____ Data section
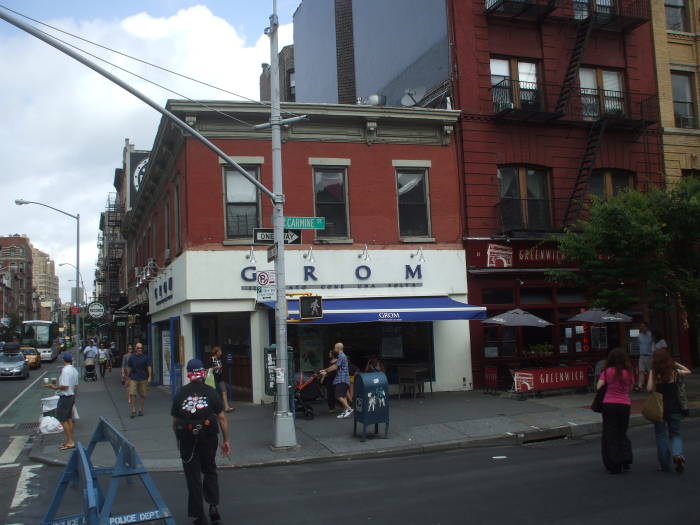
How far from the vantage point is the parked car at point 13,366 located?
3144 cm

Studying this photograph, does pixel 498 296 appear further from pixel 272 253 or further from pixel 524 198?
pixel 272 253

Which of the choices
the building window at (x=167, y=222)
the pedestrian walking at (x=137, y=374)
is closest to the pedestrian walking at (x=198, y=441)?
the pedestrian walking at (x=137, y=374)

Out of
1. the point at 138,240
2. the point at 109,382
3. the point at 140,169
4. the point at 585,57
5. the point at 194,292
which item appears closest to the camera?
the point at 194,292

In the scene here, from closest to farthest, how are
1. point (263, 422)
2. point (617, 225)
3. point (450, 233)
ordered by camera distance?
point (263, 422) < point (617, 225) < point (450, 233)

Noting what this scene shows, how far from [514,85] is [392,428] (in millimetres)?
11789

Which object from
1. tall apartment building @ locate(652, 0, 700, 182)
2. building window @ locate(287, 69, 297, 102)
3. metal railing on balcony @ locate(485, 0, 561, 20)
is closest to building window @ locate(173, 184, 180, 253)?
metal railing on balcony @ locate(485, 0, 561, 20)

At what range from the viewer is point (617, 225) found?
49.8 ft

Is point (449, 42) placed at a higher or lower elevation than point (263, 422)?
higher

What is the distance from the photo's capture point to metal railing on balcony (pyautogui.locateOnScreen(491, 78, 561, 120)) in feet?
61.9

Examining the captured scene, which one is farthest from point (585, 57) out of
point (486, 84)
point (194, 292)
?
point (194, 292)

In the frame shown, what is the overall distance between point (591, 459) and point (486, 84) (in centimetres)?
1256

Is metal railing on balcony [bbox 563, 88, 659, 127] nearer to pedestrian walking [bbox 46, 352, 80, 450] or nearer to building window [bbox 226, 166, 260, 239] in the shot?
building window [bbox 226, 166, 260, 239]

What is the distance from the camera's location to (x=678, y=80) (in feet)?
73.6

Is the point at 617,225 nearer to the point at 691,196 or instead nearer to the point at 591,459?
the point at 691,196
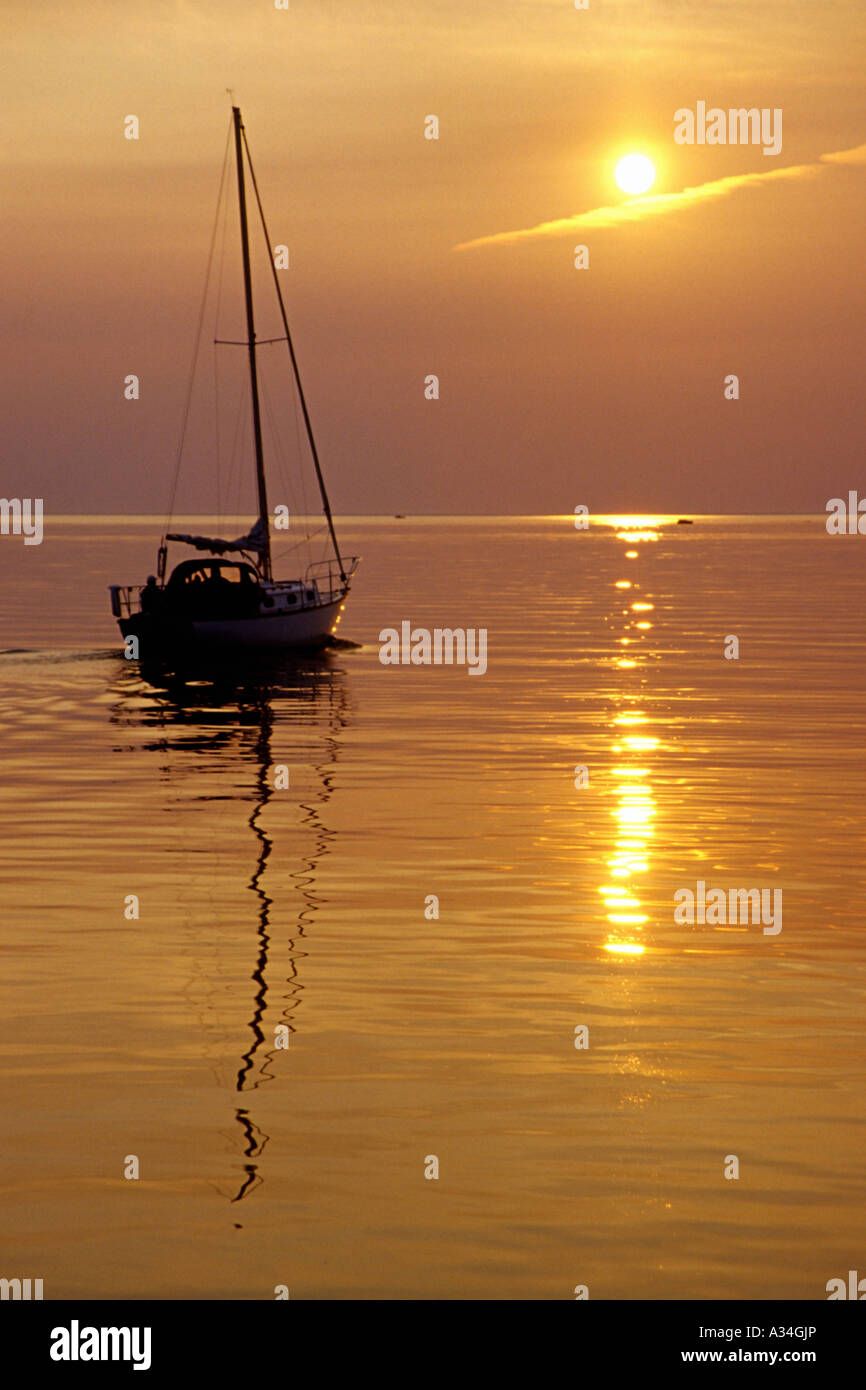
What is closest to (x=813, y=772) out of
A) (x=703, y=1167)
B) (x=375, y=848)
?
(x=375, y=848)

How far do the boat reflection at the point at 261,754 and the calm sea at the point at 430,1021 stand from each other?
0.38 ft

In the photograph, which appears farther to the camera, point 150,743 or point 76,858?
point 150,743

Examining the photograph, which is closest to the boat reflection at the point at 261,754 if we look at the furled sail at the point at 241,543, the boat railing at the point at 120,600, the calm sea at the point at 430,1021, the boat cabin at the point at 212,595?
the calm sea at the point at 430,1021

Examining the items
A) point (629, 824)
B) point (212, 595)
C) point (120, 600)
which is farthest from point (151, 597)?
point (629, 824)

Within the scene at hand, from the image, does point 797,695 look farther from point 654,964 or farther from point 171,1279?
point 171,1279

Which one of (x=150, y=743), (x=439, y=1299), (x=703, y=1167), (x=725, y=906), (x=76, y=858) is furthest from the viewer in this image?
(x=150, y=743)

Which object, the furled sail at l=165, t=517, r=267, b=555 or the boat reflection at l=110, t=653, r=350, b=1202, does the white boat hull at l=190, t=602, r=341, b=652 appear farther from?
the furled sail at l=165, t=517, r=267, b=555

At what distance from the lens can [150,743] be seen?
44.1 meters

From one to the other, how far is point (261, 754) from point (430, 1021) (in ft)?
80.5

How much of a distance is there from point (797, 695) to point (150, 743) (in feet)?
67.2

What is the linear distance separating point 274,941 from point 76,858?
21.4 feet

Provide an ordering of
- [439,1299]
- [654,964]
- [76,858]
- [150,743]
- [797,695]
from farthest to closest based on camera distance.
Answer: [797,695] < [150,743] < [76,858] < [654,964] < [439,1299]

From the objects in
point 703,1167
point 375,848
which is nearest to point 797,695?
point 375,848

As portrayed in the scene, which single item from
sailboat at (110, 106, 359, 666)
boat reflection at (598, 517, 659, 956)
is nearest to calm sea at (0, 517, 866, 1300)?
boat reflection at (598, 517, 659, 956)
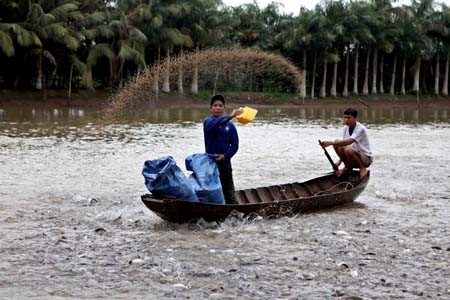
________
• Work required:
Rewrite all the records above as a Markdown table with two columns, Row and Line, giving each nonblank line its own numbered row. Omit the blank lines and the pictures.

• Expected answer:
| Row | Line |
|---|---|
| 1 | How far from the vantage point is the parked car at point 13,366 located? |
| 2 | 3144 cm |
| 3 | Studying this photograph, does pixel 498 296 appear further from pixel 272 253 or further from pixel 524 198? |
| 4 | pixel 272 253 |
| 5 | Which of the choices |
| 6 | the building window at (x=167, y=222) |
| 7 | the pedestrian walking at (x=137, y=374) |
| 8 | is closest to the pedestrian walking at (x=198, y=441)? |
| 9 | the pedestrian walking at (x=137, y=374) |
| 10 | Out of |
| 11 | 1. the point at 138,240 |
| 12 | 2. the point at 109,382 |
| 13 | 3. the point at 140,169 |
| 14 | 4. the point at 585,57 |
| 15 | 5. the point at 194,292 |
| 16 | which item appears closest to the camera? |
| 17 | the point at 194,292 |
| 18 | In the scene here, from closest to farthest, how are |
| 19 | 1. point (263, 422) |
| 20 | 2. point (617, 225) |
| 21 | 3. point (450, 233) |
| 22 | ordered by camera distance? |
| 23 | point (263, 422) < point (617, 225) < point (450, 233) |
| 24 | Noting what this scene shows, how far from [514,85] is [392,428] (in millimetres)? |
| 25 | 11789 |
| 26 | Which object from |
| 27 | 1. tall apartment building @ locate(652, 0, 700, 182) |
| 28 | 2. building window @ locate(287, 69, 297, 102) |
| 29 | 3. metal railing on balcony @ locate(485, 0, 561, 20) |
| 30 | is closest to building window @ locate(173, 184, 180, 253)? |
| 31 | metal railing on balcony @ locate(485, 0, 561, 20) |
| 32 | At what range from the viewer is point (617, 225) found? |
| 33 | 49.8 ft |
| 34 | Is point (449, 42) placed at a higher or lower elevation than point (263, 422)? |
| 35 | higher |
| 36 | What is the distance from the photo's capture point to metal railing on balcony (pyautogui.locateOnScreen(491, 78, 561, 120)) in feet? |
| 37 | 61.9 |
| 38 | Examining the captured scene, which one is farthest from point (585, 57) out of |
| 39 | point (486, 84) |
| 40 | point (194, 292) |
| 41 | ? |
| 42 | point (194, 292) |
| 43 | In the frame shown, what is the overall distance between point (591, 459) and point (486, 84) (in centimetres)? |
| 44 | 1256 |
| 45 | Is metal railing on balcony [bbox 563, 88, 659, 127] nearer to pedestrian walking [bbox 46, 352, 80, 450] or nearer to building window [bbox 226, 166, 260, 239] in the shot? |
| 46 | building window [bbox 226, 166, 260, 239] |
| 47 | What is the distance from the camera's location to (x=678, y=80) (in feet)? |
| 48 | 73.6 |
| 49 | Is the point at 617,225 nearer to the point at 691,196 or instead nearer to the point at 591,459? |
| 50 | the point at 691,196 |
| 51 | What is closest to (x=813, y=772) out of |
| 52 | A) (x=703, y=1167) |
| 53 | B) (x=375, y=848) |
| 54 | ? |
| 55 | (x=375, y=848) |
| 56 | How far do the boat reflection at the point at 261,754 and the calm sea at the point at 430,1021 stand from each other? |
| 57 | 0.38 ft |
| 58 | In the photograph, which appears farther to the camera, point 150,743 or point 76,858? |
| 59 | point 150,743 |
| 60 | Examining the photograph, which is closest to the boat reflection at the point at 261,754 if we look at the furled sail at the point at 241,543, the boat railing at the point at 120,600, the calm sea at the point at 430,1021, the boat cabin at the point at 212,595? |
| 61 | the calm sea at the point at 430,1021 |
| 62 | Examining the items |
| 63 | A) point (629, 824) |
| 64 | B) point (212, 595) |
| 65 | C) point (120, 600) |
| 66 | which is farthest from point (151, 597)? |
| 67 | point (629, 824) |
| 68 | Within the scene at hand, from the image, does point 797,695 look farther from point 654,964 or farther from point 171,1279? |
| 69 | point 171,1279 |
| 70 | Which one of (x=150, y=743), (x=439, y=1299), (x=703, y=1167), (x=725, y=906), (x=76, y=858) is furthest from the viewer in this image? |
| 71 | (x=150, y=743) |
| 72 | Which object, the furled sail at l=165, t=517, r=267, b=555 or the boat reflection at l=110, t=653, r=350, b=1202, does the white boat hull at l=190, t=602, r=341, b=652 appear farther from? |
| 73 | the furled sail at l=165, t=517, r=267, b=555 |
| 74 | At what distance from the lens can [150,743] be seen? |
| 75 | 44.1 meters |
| 76 | From one to the other, how far is point (261, 754) from point (430, 1021) (in ft)? |
| 77 | 80.5 |
| 78 | How much of a distance is there from point (797, 695) to point (150, 743) (in feet)? |
| 79 | 67.2 |
| 80 | What is the linear distance separating point 274,941 from point 76,858? |
| 81 | 21.4 feet |
| 82 | Provide an ordering of |
| 83 | - [439,1299] |
| 84 | - [654,964] |
| 85 | - [76,858] |
| 86 | - [150,743] |
| 87 | - [797,695] |
| 88 | from farthest to closest based on camera distance. |
| 89 | Answer: [797,695] < [150,743] < [76,858] < [654,964] < [439,1299] |
| 90 | From the objects in |
| 91 | point 703,1167 |
| 92 | point 375,848 |
| 93 | which is nearest to point 797,695? |
| 94 | point 375,848 |
| 95 | As portrayed in the scene, which single item from |
| 96 | sailboat at (110, 106, 359, 666) |
| 97 | boat reflection at (598, 517, 659, 956) |
| 98 | is nearest to calm sea at (0, 517, 866, 1300)? |
| 99 | boat reflection at (598, 517, 659, 956) |